§ Request
Reproduce the entire project organization text below word for word, from its date line through the sixth numbered point.

§ Document segment

═══

Tuesday, 16 May 2017

Project organisation

How do you organise your projects? I'm sure no-one but me cares how I organise mine. Here, I'm trying to put down my rules and my reasons for them, so that when I start breaking my rules I can send myself to the corner of naughty bioinformaticians. Have a look at this if you want the same kind of info, but from someone with a lot more clout.

There are a few motivating factors behind my choice of approach:

1) It should be quick to set up a new project;

2) Each project should have a consistent structure;

3) A build tool should be used to track dependencies amongst code / data / results, so that updates to a given file trickle down to any dependent files (without forcing nondependent files to be remade)
[hence a Snakefile for use in snakemake is used at the head of each project];

4) I should be able to git-clone one of my projects from my personal bitbucket ...
[all configs, docs, scripts should be present and under version control];

5) ... and be able to setup and run it on most linux boxes (given the availability of the input data and modulo some configurations, eg, to link to that data)  ...
[filepaths etc. should be hardware-independent within the project, non-standard shells and the like should be avoided];

6) ... and generate all results / reports for that project automatically ...

═══

§ The data
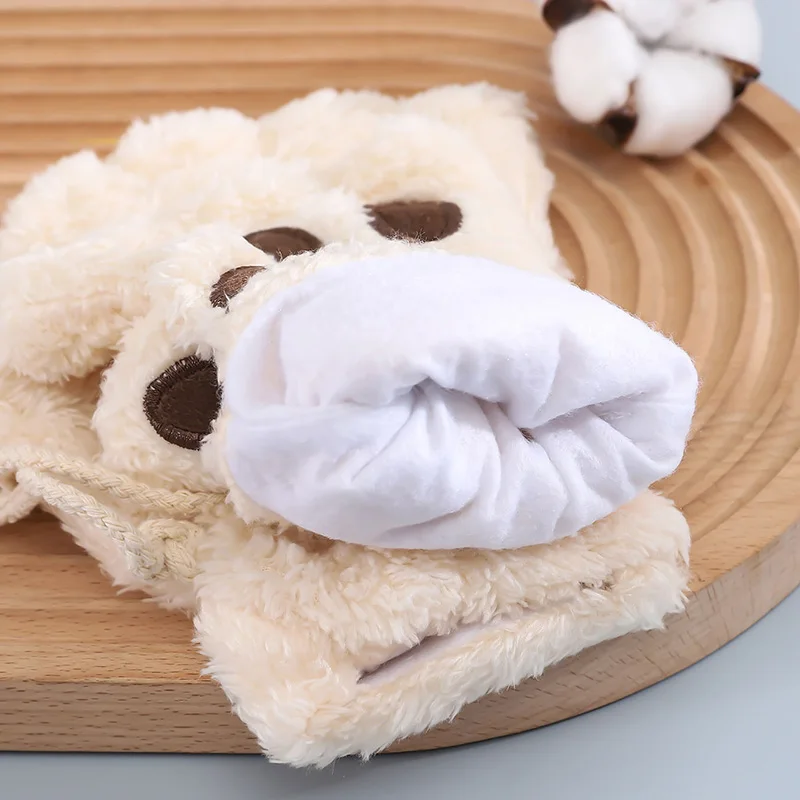 1 пара женских перчаток с кошачьими когтями - Фотография_2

═══

§ Exercise output
Tuesday, 16 May 2017

Project organisation

How do you organise your projects? I'm sure no-one but me cares how I organise mine. Here, I'm trying to put down my rules and my reasons for them, so that when I start breaking my rules I can send myself to the corner of naughty bioinformaticians. Have a look at this if you want the same kind of info, but from someone with a lot more clout.

There are a few motivating factors behind my choice of approach:

1) It should be quick to set up a new project;

2) Each project should have a consistent structure;

3) A build tool should be used to track dependencies amongst code / data / results, so that updates to a given file trickle down to any dependent files (without forcing nondependent files to be remade)
[hence a Snakefile for use in snakemake is used at the head of each project];

4) I should be able to git-clone one of my projects from my personal bitbucket ...
[all configs, docs, scripts should be present and under version control];

5) ... and be able to setup and run it on most linux boxes (given the availability of the input data and modulo some configurations, eg, to link to that data)  ...
[filepaths etc. should be hardware-independent within the project, non-standard shells and the like should be avoided];

6) ... and generate all results / reports for that project automatically ...